Leisure

She’s all that… jazz

January 17, 2008


A jazz pianist, Rich Crandall, relocated from Chicago to Hawaii for a gig offer. Years later, his two-year-old daughter, Angela Crandall (SFS ’10), would run up to the microphone after one of his performances at the Unity Church with the intent of making the stage her own.

“That was my first big breakthrough,” she remembers with a laugh. “The pastor saw me and was like, ‘Oh, she’s so cute!’”

Helen Burton

From that point forward, Crandall would be a regular feature during weekly services. And when her father started a continuous concert series known as Studio 6, Crandall performed one song before her father’s peers every Tuesday for ten years.

“The majority of the crowd that was there was older folks, so obviously they didn’t want some kid singing to them about love,” Crandall said. Instead, Crandall began with songs from her childhood, such as “Take Me Out to the Ballpark,” before gradually adding to her repertoire. “You have to adapt [as] you get older. As I’m reaching my 20s, I can begin to learn more heartfelt songs.”

During her senior year of high school, Rich introduced his daughter to the possibility of compiling her first major album. With a music label already under the family’s name, the pair turned their attention to a vast number of songs—from already established jazz hits to original compositions by Rich’s peers—that could serve as potential tracks on Shine.

● Dataset section:
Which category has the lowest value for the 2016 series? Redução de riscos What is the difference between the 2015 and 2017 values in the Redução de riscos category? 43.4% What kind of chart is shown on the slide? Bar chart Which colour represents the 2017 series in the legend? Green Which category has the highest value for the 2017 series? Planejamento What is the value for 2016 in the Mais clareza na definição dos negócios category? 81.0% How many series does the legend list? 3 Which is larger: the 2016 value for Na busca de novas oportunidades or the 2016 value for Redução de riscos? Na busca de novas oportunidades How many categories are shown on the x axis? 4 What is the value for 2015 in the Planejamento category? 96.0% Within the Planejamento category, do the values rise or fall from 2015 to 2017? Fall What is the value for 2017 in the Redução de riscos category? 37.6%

● Brief 1:
Answer these questions from the article about Angela Crandall:
(a) From which city did Rich Crandall move to Hawaii?
(b) On which day of the week did Angela Crandall sing one song at Studio 6?
(c) What is the title of the album that the pair considered tracks for?
● Brief 2: Please extend the article about Angela Crandall, picking up after its final sentence about possible tracks for Shine.
The lines after the article about Angela Crandall are separate material and are not part of it.

● Written answer 1:
(a) Chicago
(b) Tuesday
(c) Shine

● Written answer 2:
“I have about 120 songs [in my repertoire], so we started cutting down material. Once we had narrowed the list, we started to see which arrangements we liked.”

Crandall’s friends—the same people with whom she had grown up singing—laid down the instrumental tracks for all of the songs in two days. The recording experience was striking—and a little terrifying. “Some people are live singers, and some people do better with recording,” she said. “You really sort of hear every breath [in the studio], but I think you grow accustomed to it after a while.”

By the time Crandall arrived at Georgetown in August of 2006 for her freshman year, Shine had already been completed, but coordinating the album’s release was difficult, since everyone else remained in Hawaii. Crandall kept busy and decided to hone her vocal skills with the Gracenotes, Georgetown’s only all-female acapella group.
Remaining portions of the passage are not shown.